- **TESTO FORNITO**
----------

Ma al congresso Ucpi di Pescara, Flick accusa innanzitutto la politica di aver lasciato che, sulla giustizia litigassero magistratura e avvocatura, e se n’è lavata le mani. «Il che non vuol dire che magistrati e avvocati siano estranei al processo riformatore.

Ne sono protagonisti. Lo ha detto il presidente della Repubblica Sergio Mattarella nel suo assai severo passaggio sulla giustizia all’interno del discorso alle Camere, lo scorso 22 febbraio, esattamente quattro anni dopo aver rivolto al Parlamento parole assai diverse sui magistrati, a partire dal ricordo delle figure di Falcone e Borsellino. Magistratura e avvocatura devono saper dialogare, trovare la giusta distanza, riscaldarsi senza pungersi, come insegna la metafora di Schopenauer sui porcospini. Ma l’iniziativa spetta innanzitutto alla politica».

E non c’è solo da completare la riforma del Csm. «Meritano sicuramente di essere rafforzate alcune parti della riforma penale. Sui riti alternativi, per esempio. E vanno eliminati aspetti davvero discutibili, come la norma sulla cosiddetta improcedibilità. Una costruzione difficile anche da definire terminologicamente. Devo anche dire però che il metodo, nella nuova legislatura, mi auguro sia quello della ragionevolezza. Mi riferisco alla necessitò di saper anche dare il tempo ad alcune nuove norme appena introdotte d dimostrare la loro efficacia».

----------

- **DOMANDE DA SVOLGERE**
A. Riporta la parte del testo sull'intervento di Flick al congresso Ucpi che va da "Ma al congresso" a "al processo riformatore.".
B. Rispondi a queste domande sul testo sull'intervento di Flick al congresso Ucpi.
(i) In quale città si tiene il congresso Ucpi?
(ii) In che data il presidente Mattarella ha pronunciato il discorso alle Camere citato?
(iii) A chi viene attribuita la metafora sui porcospini?
C. Scrivi il seguito del testo sull'intervento di Flick al congresso Ucpi, a partire dall'ultima frase riportata.

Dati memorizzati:
----------

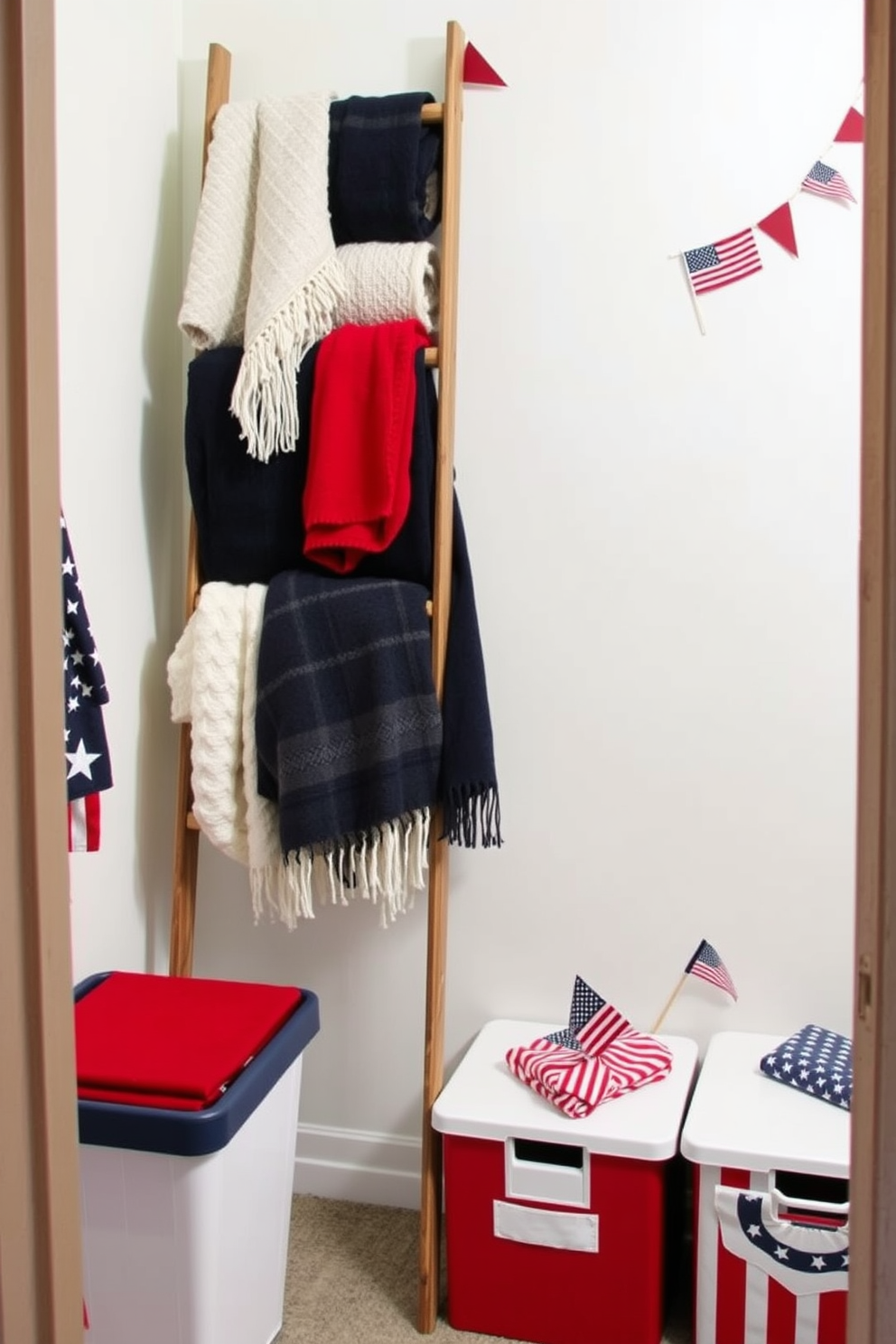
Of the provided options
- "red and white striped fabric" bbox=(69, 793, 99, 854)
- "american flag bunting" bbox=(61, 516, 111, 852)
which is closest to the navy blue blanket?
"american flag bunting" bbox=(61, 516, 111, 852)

----------

- **RISPOSTE ALLE DOMANDE**
A.
Ma al congresso Ucpi di Pescara, Flick accusa innanzitutto la politica di aver lasciato che, sulla giustizia litigassero magistratura e avvocatura, e se n’è lavata le mani. «Il che non vuol dire che magistrati e avvocati siano estranei al processo riformatore.

B.
(i) A Pescara.
(ii) Il 22 febbraio.
(iii) A Schopenauer.

C.
Ma è sul carcere che Flick ritiene non si possa più attendere. Lo spiega dopo aver citato l’intervento pronunciato poco prima dal capo del Dap Carlo Renoldi. «Ha usato un’espressione molto efficace: di carcere, in Italia, ce n’è troppo e male. Ecco, va riconsiderato il ricorso alla detenzione intramuraria come forma prevalente di esecuzione della pena. Va tenuto presente che la restrizione in un penitenziario offende la dignità della persona perché nega l’affettività, priva dello spazio e annulla il tempo. Il tempo cessa di esistere nel momento in cui chi è recluso in una cella viene anche privato della prospettiva del riscatto, della speranza. Sul carcere le riforme sono urgenti».

In realtà da quel che si intuisce la giustizia non sarà una priorità della nuova fase politica. Ma per Flick, «la politica non può ripetere gli errori del passato e lavarsene le mani. Non è possibile. Si è per anni rassegnata alla cosiddetta supplenza della magistratura e ora, come detto, è proprio la magistratura che necessita interventi. Non si può lasciare in sospeso il discorso che Cartabia ha sì avviato, ma che va completato, anche nel penale. Mi auguro che si proceda con l’ascolto, anche degli avvocati».

A Pescara Flick non manca di ricordare i fattori che hanno distratto l’ultima campagna elettorale dal discorso sulla giustizia: la guerra, la crisi energetica, e tutto dopo due ani e mezzo di pandemia. Ma non occuparsi di giustizia, e di carcere innanzitutto, è scelta che il presidente emerito della Consulta giudicherebbe come un errore. E suscita così applausi dalla platea dei penalisti, nonostante non addolcisca affatto la sua «perplessità» sull’altra riforma indicata come inderogabile dall’avvocatura, la separazione delle carriere».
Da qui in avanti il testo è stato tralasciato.